Practice. Play. Process.

Jason HeissererUncategorized

Friends,

This week while I was observing in Amy’s art class, she talked with her middle schoolers about how artists practice, play, and process. I found the students’ observations and reflections (both a part of processing) to be really interesting and insightful. I also found these three Ps to be compelling to my own thinking about our community at Crossroads.

Practice
Our practice at Crossroads includes all of the ways we study and learn. My expectation is that learning is our work and that, because we are school, we are all responsible for learning. Practice also refers to how we engage with and hone any skill, so it includes athletic practices, music rehearsals, theater rehearsals, and the like. Our relationships and how we communicate take practice as well. Practicing is aspirational. It is a hopeful. And it requires us to be diligent, to persevere, and to be willing to make mistakes. We practice because learning, showing what we know and can do, and being in relationship is rigorous and challenges us.

Play
At Crossroads, we make time for play, whether that be formal or informal, spontaneous or planned. Some of our best traditions, like Double Rainbow and Turducken, are examples of Crossroads at play. Play is part of the everyday experience of Crossroads; you can see this in between classes and at lunch, for example. Play is also a part of our learning; it makes classroom discussions and discoveries joyful. Play benefits our relationships, as well, because it builds common experiences and creates a kind of synergy among us. Practice isn’t always fun, but I think that play always should be. We play because learning, showing what we know and can do, and being in relationship is vigorous and brings us joy.

Process
Processing allows us to think about both practice and play. It requires us to observe and reflect. It requires us to think about how we might practice and play better or differently. Processing ensures that we will repeat what works and let go of what doesn’t. It helps us make meaning of our successes and our difficulties and builds our maturity and our humanity. We make time to process at Crossroads as well. This includes how we reflect on our learning, how we recall why we do Good Work, and how we apply our community values to our lives.

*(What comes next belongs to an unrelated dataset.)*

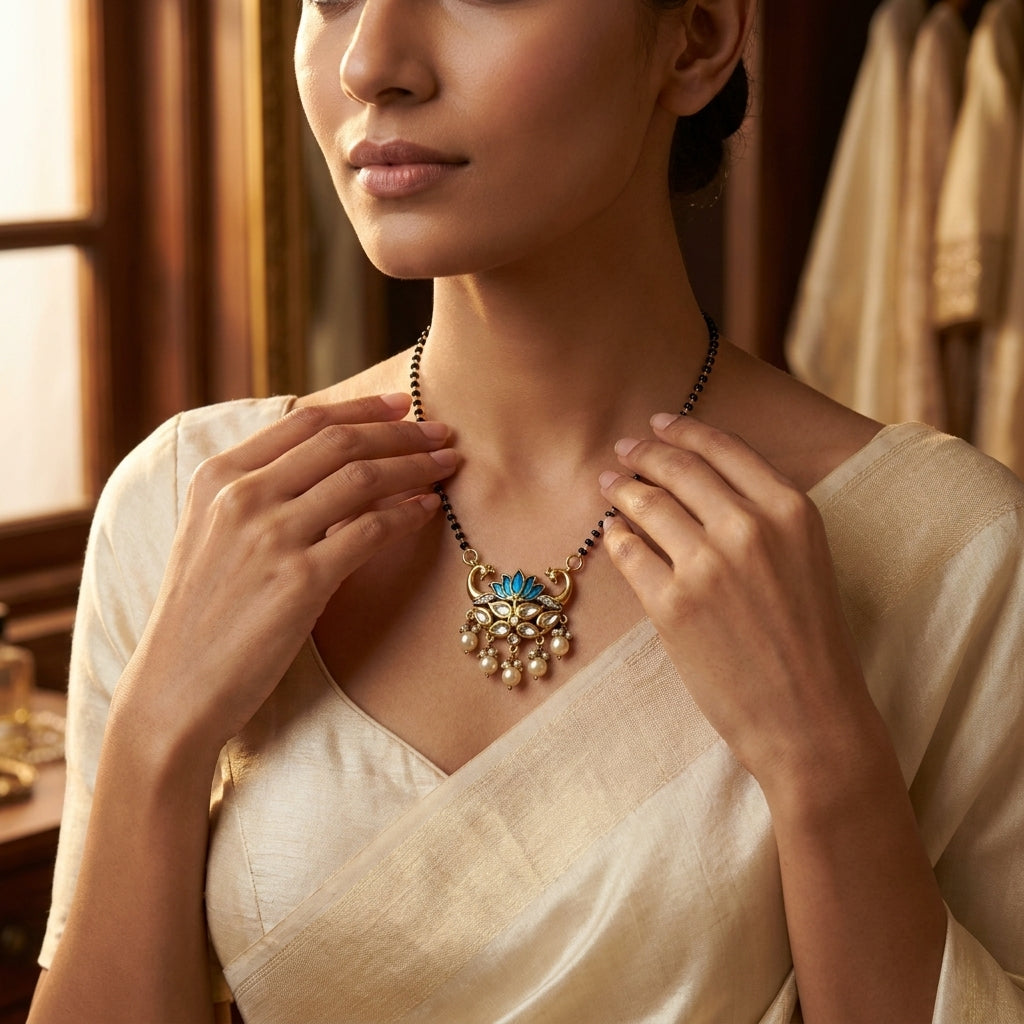 Royal Blue Lotus Kundan Mangalsutra for Women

So much is on my mind this week. The minute-to-minute work of teaching and learning, giving, gathering, and using feedback, supporting students, faculty, staff, and parents, honoring the work of our volunteers and the gifts of our donors, aligning our work to our mission, attracting and retaining students, supporting our Board, and more. I am glad that I have the space to practice, play, and process as part of my work. It makes these things worthy and joyful and meaningful.

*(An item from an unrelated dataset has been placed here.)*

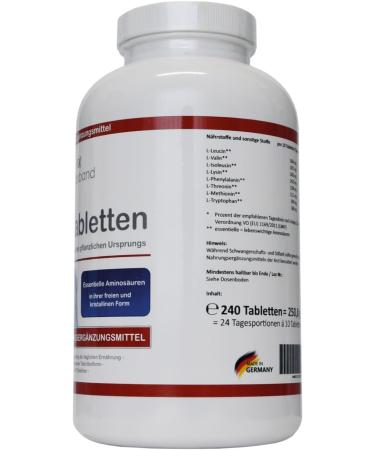 8 Essential Amino Acids - Vegan Tablets (240 Count) | Optimal Ratio of L-Leucine L-Valine L-Isoleucine & More | International Shipping Available - Buy Online on GoSupps.com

My heart, though, is a bit heavy as I read the news and think about the impact of the events and protests in Tulsa and Charlotte. My work does not keep me up at night, but the world’s impact on our students and their safety and their and their ability to move through the world with dignity sometimes does. The work of a just and equitable school also takes practice and requires a great deal of processing as well. There is still room for play, though, as we seek one another across our differences and as we build capacity for holding on even when it seems that some in the world have let go.